Start of Passage to read

This post presents a derivation for the Prandtl–Glauert compressibility correction. The end result is a scaling factor which allows low-speed measurements of aerodynamic forces to be applied at high subsonic Mach numbers. The correction facilitated the design of faster aeroplanes in the 1920s and 1930s, culminating with the peak of piston-engined fighters in World War II.

I was not impressed by the other expositions I found on-line, so this is my contribution. It is based on my scribbled notes from lectures by Jerome Jarret at the University of Cambridge.

We begin with the equations of motion, combine them, and assume isentropic flow to obtain a single equation in velocity only. Next, we assume the velocity field is composed of small irrotational disturbances to a uniform flow, and obtain an equation satisfied by the velocity potential. Finally, we seek a transformation to simplify the problem; with the correct scaling factor, the problem reduces to Laplace’s Equation, the classical result for incompressible flows. Evaluating the aerodynamic forces as a function of the transformed solution reveals the Prandtl–Glauert correction.

Equations of motion

Conservation of mass requires that the divergence of mass flux is zero. Expanding the dot product,

$$ \renewcommand{\vec}[1]{\mathbf{#1}} \renewcommand{\Ma}{\mathit{M\kern-.1ema}} \nabla \cdot (\rho \vec{V}) = 0 \quad \Rightarrow \quad \rho (\nabla \cdot \vec{V}) + \vec{V} \cdot \nabla \rho = 0 .\tag{I} $$

Conservation of momentum for an inviscid fluid in steady flow is described by the Euler Equations,

$$ \rho(\vec{V}\cdot \nabla )\vec{V} = -\nabla p . \tag{II} $$

We now eliminate \(\rho\) and \(\nabla p\) from Equations (I) and (II). For isentropic flow of a perfect gas,

$$ p \propto \rho^\gamma \quad \Rightarrow \quad \left.\frac{\mathrm{d} p}{\mathrm{d} \rho}\right|_s = \frac{p\gamma}{\rho} =\gamma R T = a^2 . $$

Now by the Chain Rule \( \nabla p = a^2 \nabla \rho \) and Equation (I) becomes,

$$ \rho (\nabla \cdot \vec{V}) + \frac{1}{a^2} \vec{V} \cdot \nabla p = 0 , $$

then substituting for \(\nabla p\) using Equation (II) and multiplying by \(a^2/\rho\) yields,

$$ a^2 \nabla \cdot \vec{V} - \vec{V} \cdot (\vec{V} \cdot \nabla)\vec{V} = 0 . \tag{III} $$

This is the governing equation for velocity field in an isentropic, steady, compressible flow of a perfect gas.

End of Passage to read
Start of Extracted material

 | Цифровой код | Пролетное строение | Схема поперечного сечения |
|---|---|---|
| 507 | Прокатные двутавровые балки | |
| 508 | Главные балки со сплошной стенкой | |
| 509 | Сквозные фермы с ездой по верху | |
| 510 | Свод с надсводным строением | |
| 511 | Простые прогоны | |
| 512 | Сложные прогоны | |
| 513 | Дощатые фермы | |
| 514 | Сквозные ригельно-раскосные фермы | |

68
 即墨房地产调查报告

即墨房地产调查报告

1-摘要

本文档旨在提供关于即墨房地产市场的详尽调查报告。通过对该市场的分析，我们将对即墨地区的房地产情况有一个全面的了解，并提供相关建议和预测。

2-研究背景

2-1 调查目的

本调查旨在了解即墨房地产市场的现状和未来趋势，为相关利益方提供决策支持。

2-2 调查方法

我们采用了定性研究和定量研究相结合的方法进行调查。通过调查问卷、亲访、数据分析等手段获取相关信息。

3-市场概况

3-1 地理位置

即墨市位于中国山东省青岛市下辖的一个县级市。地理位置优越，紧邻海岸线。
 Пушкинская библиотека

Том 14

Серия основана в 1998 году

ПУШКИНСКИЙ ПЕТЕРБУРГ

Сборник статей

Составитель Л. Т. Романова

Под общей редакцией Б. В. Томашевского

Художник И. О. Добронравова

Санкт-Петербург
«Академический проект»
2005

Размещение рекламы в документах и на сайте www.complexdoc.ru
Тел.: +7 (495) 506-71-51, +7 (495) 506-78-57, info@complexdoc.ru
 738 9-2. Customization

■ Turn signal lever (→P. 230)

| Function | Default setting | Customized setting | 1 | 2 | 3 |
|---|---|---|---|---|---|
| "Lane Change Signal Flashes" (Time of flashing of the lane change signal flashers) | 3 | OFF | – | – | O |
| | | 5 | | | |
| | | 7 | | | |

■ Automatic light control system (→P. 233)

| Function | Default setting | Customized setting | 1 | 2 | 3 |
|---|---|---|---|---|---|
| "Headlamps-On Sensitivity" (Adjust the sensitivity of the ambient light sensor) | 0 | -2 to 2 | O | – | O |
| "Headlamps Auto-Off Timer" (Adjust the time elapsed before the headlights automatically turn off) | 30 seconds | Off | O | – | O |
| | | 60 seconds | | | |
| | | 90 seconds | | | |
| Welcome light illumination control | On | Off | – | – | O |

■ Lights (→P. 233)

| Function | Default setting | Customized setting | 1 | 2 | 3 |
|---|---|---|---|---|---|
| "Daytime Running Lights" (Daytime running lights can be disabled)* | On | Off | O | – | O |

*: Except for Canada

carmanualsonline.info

End of Extracted material

*Try it:*
Please write out the derivation post starting with "We begin with" and going on through "the Prandtl–Glauert correction.". Nothing in the listing is needed here.

*Task output:*
We begin with the equations of motion, combine them, and assume isentropic flow to obtain a single equation in velocity only. Next, we assume the velocity field is composed of small irrotational disturbances to a uniform flow, and obtain an equation satisfied by the velocity potential. Finally, we seek a transformation to simplify the problem; with the correct scaling factor, the problem reduces to Laplace’s Equation, the classical result for incompressible flows. Evaluating the aerodynamic forces as a function of the transformed solution reveals the Prandtl–Glauert correction.